Beberapa orang berpendapat, bahwa para peleceh menyembunyikan keraguan mereka sebagai serangan. Seperti yang telah kita dengar, orang yang terluka adalah orang yang sungguh-sungguh disakiti.

Juga jika ada kesempatan lain mungkin itu cara mereka menyampaikan kedekatan itu. Seperti Anda merindukan rekan Anda dan berkata halo bodoh! Kemana Saja Kamu bodoh! Bagaimanapun yang dapat dilihat adalah bahwa ada kecenderungan besar, korban penyiksaan menjadi individu yang melakukan hal yang sama kepada orang lain.

Yang pasti, ada hal-hal yang pasti menggembirakan ketika seseorang melakukan pelecehan, misalnya pemenuhan tertentu apakah mereka menjadi ketergantungan atau kebutuhan penyamaran siksaan adalah sesuatu yang khas sebagai instrumen untuk menyesuaikan diri dengan keadaan mereka saat ini.

Bisa juga tekanan dari perasaan negatif yang terjadi dimasa lalu, sehingga membutuhkan pelampiasan pengalihan atau pelepasan untuk menyalurkan perasaan negatif.
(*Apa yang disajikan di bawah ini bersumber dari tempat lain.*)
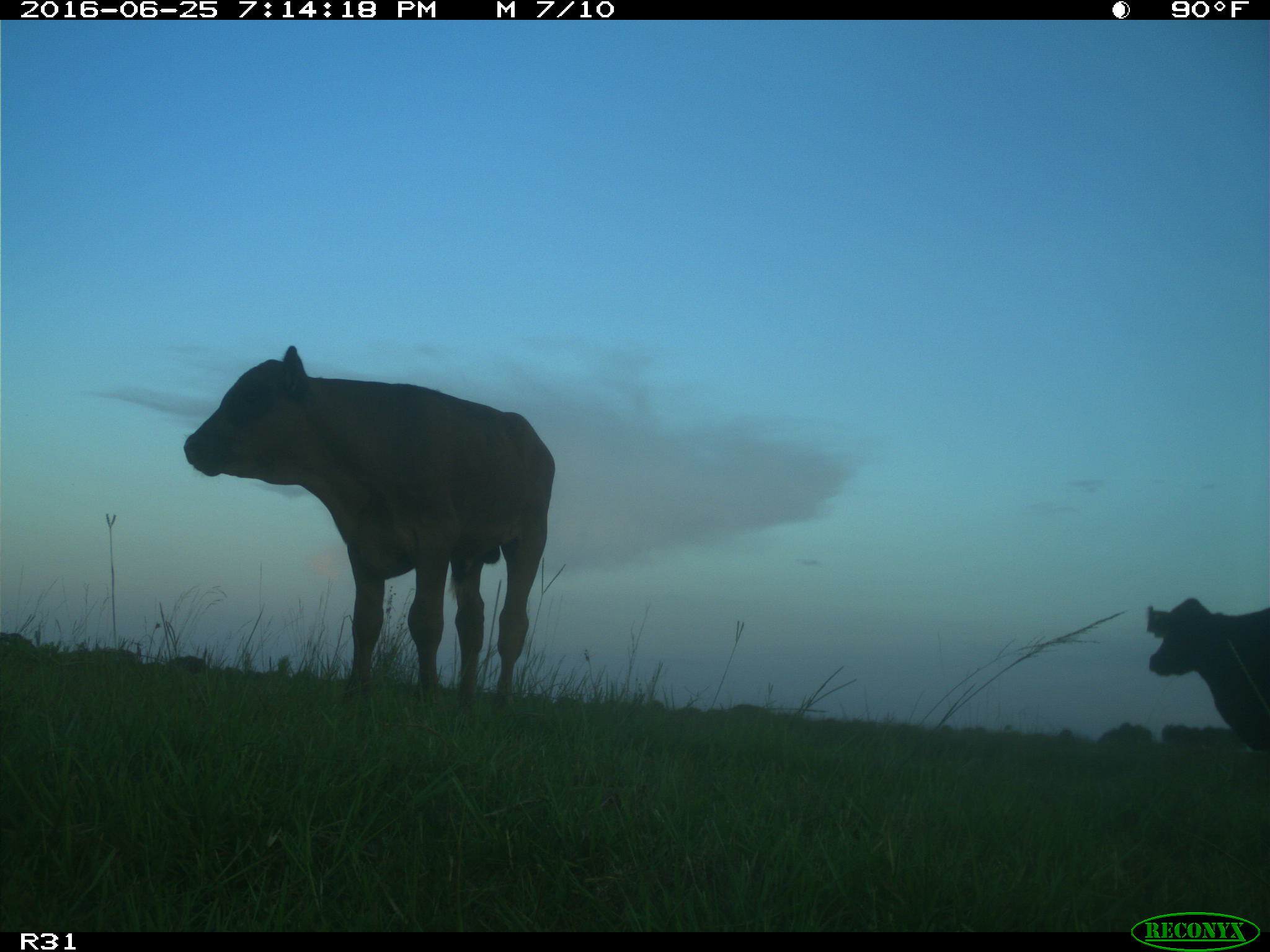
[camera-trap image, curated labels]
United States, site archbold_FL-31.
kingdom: Animalia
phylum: Chordata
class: Mammalia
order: Artiodactyla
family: Bovidae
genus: Bos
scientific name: Bos taurus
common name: domestic cow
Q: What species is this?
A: Bos taurus (domestic cow).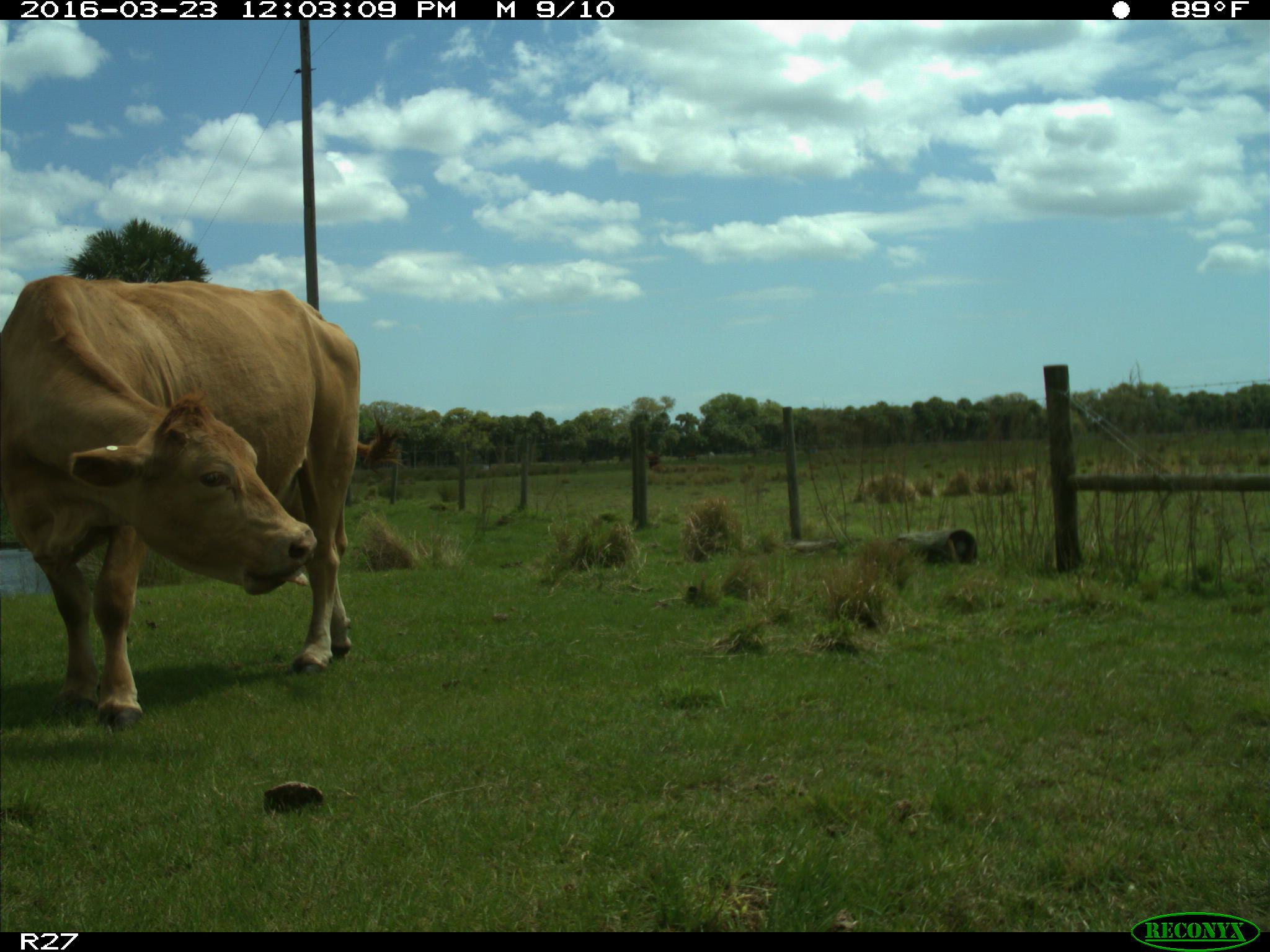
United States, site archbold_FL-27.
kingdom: Animalia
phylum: Chordata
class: Mammalia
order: Artiodactyla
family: Bovidae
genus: Bos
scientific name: Bos taurus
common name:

Bagaimanapun, jika Anda tahu pelecehan menyebabkan Anda merasa tidak enak, tetapi Anda benar-benar melakukannya kepada orang lain, apakah itu hanya kesenangan Anda terlepas dari apakah itu pembalasan atau pelampiasan karena Anda adalah korban, tampaknya Anda harus kembali ke kepala Anda dan pertimbangkan kembali setiap pilihan Anda.

Memang ada individu yang pada dasarnya tidak memiliki petunjuk, bagaimana menjadi lebih simpatik dan memahami sentimen korban.

Karena menyebalkan ketika penghinaan Anda yang umumnya melibatkan entah dari mana mendapat reaksi bahwa Anda hanya menyakiti mereka dan Anda akan merasa tidak enak.

Bagaimanapun, jika kita tahu persis seperti apa rasanya menjadi korban pelecehan dan dapat menghindari mengalihkan ketidaksenangan terhadap orang lain dan mengubah siksaan menjadi sesuatu yang dapat memulihkan orang disekitar kita, maka kita akan menang sehubungan dengan pemahaman kita pekerjaan sebagai manusia.